● Excerpt to read
Salary analysis approach
source_dataset and work_modality. Because salary_clean was parsed from heterogeneous text formats during cleaning, all salary figures are treated as approximations for exploratory purposes only.
Skills vs Stack Overflow technology overlap
A normalised name-matching comparison is run between the top 25 job-offer skills and the top 50 used/wanted technologies from Stack Overflow. The overlap count gives a rough signal of alignment between what employers list in offers and what professionals report using or wanting to learn. Due to naming inconsistencies across sources (e.g."powerbi" vs "Power BI"), the overlap is conservative.

● Dataset content

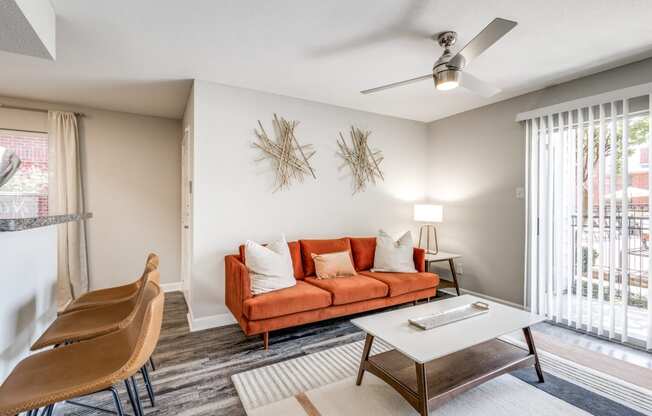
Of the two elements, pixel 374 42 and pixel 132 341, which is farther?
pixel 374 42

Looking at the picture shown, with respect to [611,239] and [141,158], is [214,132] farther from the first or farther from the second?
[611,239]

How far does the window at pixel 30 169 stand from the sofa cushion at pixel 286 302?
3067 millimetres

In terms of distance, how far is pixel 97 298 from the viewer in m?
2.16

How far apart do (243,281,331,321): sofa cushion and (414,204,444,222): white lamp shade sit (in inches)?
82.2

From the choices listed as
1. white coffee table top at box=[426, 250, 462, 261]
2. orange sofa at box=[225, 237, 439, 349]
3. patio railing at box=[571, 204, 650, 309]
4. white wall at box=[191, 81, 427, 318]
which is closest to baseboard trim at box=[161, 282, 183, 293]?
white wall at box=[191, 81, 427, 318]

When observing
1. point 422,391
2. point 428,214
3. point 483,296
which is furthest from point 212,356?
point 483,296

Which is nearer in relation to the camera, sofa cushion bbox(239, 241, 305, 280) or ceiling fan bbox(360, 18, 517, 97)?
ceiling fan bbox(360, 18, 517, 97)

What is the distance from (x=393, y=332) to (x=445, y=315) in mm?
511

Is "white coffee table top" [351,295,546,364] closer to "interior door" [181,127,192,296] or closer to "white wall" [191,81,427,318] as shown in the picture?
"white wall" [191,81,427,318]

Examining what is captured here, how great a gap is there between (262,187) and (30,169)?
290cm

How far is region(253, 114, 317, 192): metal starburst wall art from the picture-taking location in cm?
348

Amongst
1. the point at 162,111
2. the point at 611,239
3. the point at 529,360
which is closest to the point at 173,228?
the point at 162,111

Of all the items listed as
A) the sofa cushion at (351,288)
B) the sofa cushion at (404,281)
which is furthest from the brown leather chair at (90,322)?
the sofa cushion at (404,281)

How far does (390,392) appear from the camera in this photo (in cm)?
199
---
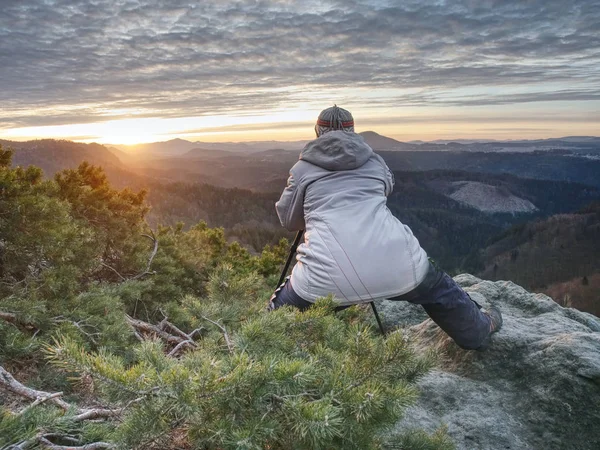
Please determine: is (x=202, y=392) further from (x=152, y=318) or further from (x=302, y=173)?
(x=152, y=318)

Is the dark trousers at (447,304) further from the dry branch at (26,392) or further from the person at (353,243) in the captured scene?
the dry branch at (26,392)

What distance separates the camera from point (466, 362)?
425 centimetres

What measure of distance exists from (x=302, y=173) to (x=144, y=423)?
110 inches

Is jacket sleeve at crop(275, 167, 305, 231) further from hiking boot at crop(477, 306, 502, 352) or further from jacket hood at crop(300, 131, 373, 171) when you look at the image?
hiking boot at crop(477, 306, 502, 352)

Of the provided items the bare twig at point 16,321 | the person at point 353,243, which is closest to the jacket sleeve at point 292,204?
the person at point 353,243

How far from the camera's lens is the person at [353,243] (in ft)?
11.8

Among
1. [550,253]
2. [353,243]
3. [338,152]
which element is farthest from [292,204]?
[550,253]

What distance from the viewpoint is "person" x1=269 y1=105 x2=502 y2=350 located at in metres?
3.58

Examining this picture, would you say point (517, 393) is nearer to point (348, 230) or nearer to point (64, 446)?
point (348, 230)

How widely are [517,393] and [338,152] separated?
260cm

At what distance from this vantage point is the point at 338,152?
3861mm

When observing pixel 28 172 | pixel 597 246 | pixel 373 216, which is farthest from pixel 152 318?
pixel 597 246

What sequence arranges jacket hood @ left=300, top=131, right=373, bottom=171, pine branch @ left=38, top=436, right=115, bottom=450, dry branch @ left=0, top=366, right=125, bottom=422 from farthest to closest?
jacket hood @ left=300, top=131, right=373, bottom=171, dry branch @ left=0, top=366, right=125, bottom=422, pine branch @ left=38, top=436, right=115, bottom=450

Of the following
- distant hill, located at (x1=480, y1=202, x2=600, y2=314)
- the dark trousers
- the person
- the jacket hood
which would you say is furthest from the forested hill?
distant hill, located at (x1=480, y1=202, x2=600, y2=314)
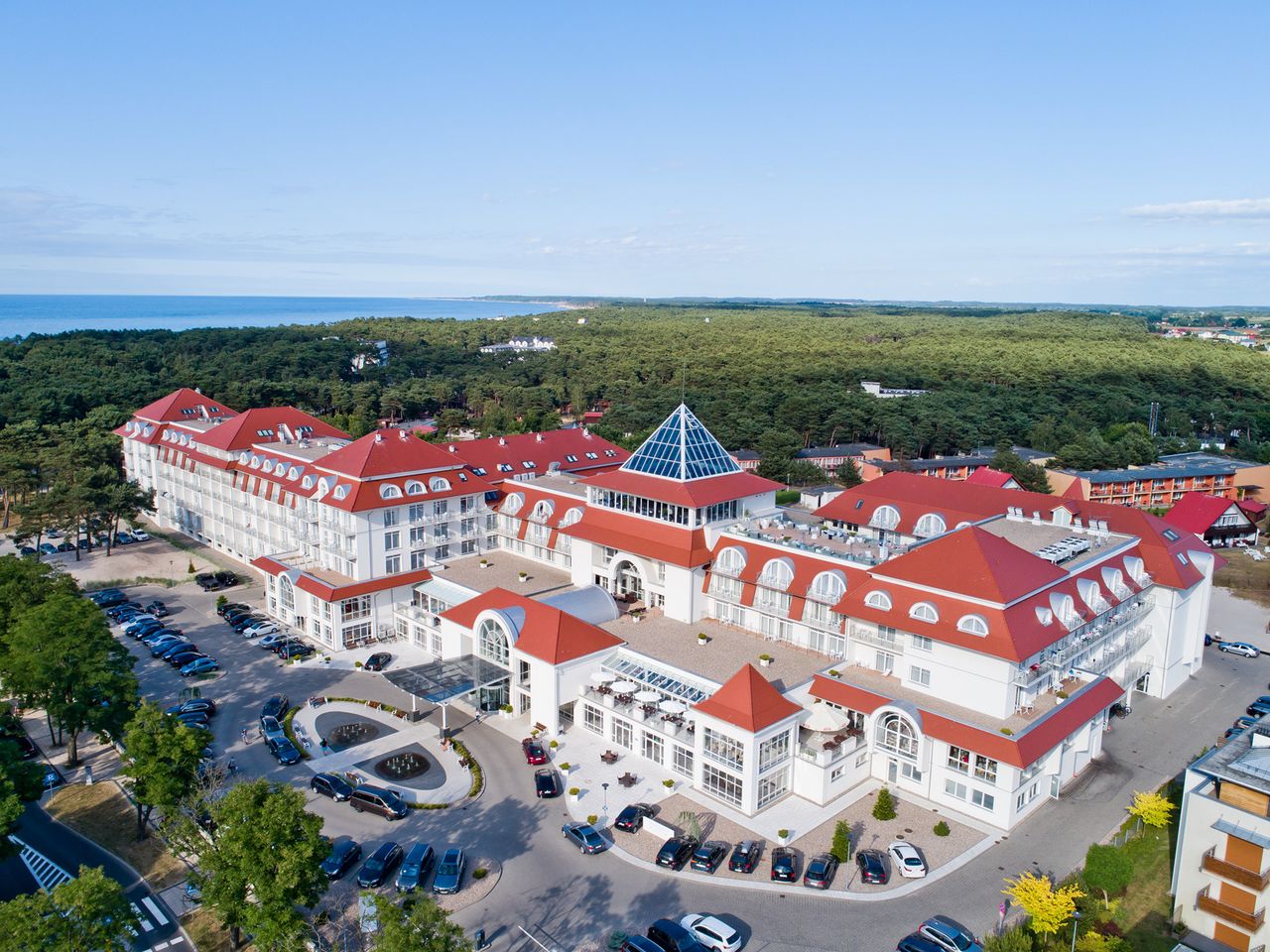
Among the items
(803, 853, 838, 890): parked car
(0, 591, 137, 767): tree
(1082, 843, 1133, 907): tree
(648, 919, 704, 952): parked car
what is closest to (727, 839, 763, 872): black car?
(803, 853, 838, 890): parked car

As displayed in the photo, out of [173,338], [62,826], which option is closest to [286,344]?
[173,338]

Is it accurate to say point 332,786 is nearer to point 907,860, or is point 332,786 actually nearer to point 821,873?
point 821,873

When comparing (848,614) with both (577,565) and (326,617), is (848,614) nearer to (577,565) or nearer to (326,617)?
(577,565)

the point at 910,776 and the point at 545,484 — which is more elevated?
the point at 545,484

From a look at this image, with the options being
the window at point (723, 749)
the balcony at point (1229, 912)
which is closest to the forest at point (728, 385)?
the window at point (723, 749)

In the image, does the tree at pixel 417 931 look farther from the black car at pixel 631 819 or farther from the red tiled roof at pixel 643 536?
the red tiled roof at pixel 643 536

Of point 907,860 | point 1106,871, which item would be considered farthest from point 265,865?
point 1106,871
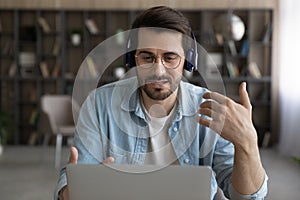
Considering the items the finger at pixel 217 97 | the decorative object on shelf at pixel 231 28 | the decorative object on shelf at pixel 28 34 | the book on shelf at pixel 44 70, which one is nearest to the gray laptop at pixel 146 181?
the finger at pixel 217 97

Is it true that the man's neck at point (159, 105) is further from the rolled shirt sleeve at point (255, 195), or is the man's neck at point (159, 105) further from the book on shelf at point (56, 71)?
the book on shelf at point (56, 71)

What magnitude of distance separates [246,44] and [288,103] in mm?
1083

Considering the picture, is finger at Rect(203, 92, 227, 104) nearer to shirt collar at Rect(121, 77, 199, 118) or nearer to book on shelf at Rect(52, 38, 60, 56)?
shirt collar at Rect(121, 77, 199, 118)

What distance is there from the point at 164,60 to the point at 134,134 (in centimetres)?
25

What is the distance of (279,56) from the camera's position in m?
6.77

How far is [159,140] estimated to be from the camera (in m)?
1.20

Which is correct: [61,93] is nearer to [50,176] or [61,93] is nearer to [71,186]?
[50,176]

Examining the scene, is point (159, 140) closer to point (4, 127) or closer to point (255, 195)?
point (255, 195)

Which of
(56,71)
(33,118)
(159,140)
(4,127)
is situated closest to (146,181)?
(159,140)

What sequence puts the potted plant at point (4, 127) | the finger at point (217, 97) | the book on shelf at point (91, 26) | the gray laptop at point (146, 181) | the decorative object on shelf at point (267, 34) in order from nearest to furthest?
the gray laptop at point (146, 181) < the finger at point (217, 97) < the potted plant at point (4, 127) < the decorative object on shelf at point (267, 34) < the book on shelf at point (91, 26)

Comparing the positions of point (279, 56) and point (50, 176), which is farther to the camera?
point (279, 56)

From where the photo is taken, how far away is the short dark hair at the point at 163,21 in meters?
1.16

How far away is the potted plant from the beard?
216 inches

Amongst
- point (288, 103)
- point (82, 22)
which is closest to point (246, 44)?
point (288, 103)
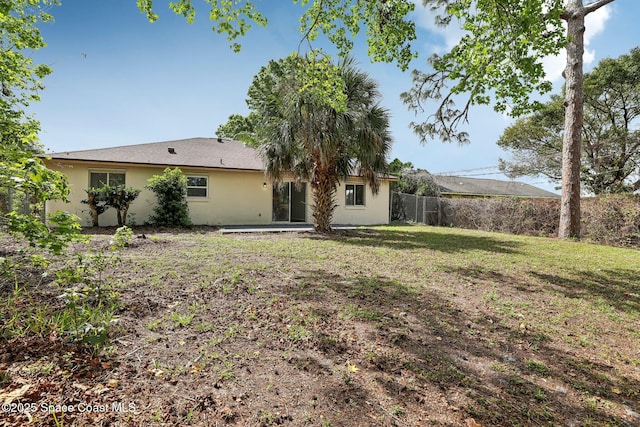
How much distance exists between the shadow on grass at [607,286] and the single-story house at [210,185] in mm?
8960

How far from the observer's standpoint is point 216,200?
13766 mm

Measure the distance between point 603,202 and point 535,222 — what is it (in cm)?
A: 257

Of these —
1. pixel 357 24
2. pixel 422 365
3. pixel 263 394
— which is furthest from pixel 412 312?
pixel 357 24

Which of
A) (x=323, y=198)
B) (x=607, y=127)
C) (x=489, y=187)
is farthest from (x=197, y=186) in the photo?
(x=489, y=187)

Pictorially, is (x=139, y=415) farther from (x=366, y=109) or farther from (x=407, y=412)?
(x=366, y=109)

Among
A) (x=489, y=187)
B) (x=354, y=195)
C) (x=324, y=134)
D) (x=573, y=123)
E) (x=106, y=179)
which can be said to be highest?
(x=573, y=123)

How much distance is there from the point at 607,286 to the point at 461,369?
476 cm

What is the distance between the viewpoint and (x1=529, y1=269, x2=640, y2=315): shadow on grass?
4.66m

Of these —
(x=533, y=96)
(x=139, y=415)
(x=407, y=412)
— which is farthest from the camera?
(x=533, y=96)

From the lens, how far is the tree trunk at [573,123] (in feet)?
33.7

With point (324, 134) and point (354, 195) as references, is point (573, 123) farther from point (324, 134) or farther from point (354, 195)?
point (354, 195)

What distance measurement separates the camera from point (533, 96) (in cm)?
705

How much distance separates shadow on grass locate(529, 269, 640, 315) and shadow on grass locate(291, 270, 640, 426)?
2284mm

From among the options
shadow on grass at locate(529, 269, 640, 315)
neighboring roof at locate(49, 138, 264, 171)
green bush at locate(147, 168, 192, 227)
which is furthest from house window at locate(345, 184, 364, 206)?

● Instructions
[a] Write out the part of the salary and skills excerpt that begins at the words "Salary analysis approach" and stops after the words "overlap is conservative.".
[b] Answer these questions from the salary and skills excerpt:
(i) Why are all salary figures treated as approximations?
(ii) How many top job-offer skills go into the comparison with Stack Overflow?
(iii) What example of a naming inconsistency across sources is given?
[c] Give the next part of the salary and skills excerpt, picking up after its final sentence.

● Answers to the problems
[a]
Salary analysis approach
source_dataset and work_modality. Because salary_clean was parsed from heterogeneous text formats during cleaning, all salary figures are treated as approximations for exploratory purposes only.
Skills vs Stack Overflow technology overlap
A normalised name-matching comparison is run between the top 25 job-offer skills and the top 50 used/wanted technologies from Stack Overflow. The overlap count gives a rough signal of alignment between what employers list in offers and what professionals report using or wanting to learn. Due to naming inconsistencies across sources (e.g."powerbi" vs "Power BI"), the overlap is conservative.

[b]
(i) Because salary_clean was parsed from heterogeneous text formats during cleaning.
(ii) The top 25.
(iii) "powerbi" vs "Power BI".

[c]
Post-EDA exports
At the end of the notebook, enriched datasets are saved todata/eda/ so that 04-visualizations.ipynb consumes the validated, in-memory-enriched versions:
| Export file | Contents |
|---|---|
jobs_eda.csv | jobs_all_clean plus all derived EDA columns |
technology_rankings_eda.csv | Full technology ranking |
technology_rankings_used_eda.csv | Used-technology ranking |
technology_rankings_wanted_eda.csv | Wanted-technology ranking |
cleaning_validation_summary_eda.csv | Validation summary with any EDA-level fixes applied |
skill_technology_overlap_eda.csv | Skill ↔ technology overlap comparison table |
The visualisations notebook (
04-visualizations.ipynb) looks for these files in data/eda/ first and falls back to data/clean/ if they are absent. Running the EDA notebook before the visualisations notebook is therefore recommended but not strictly required.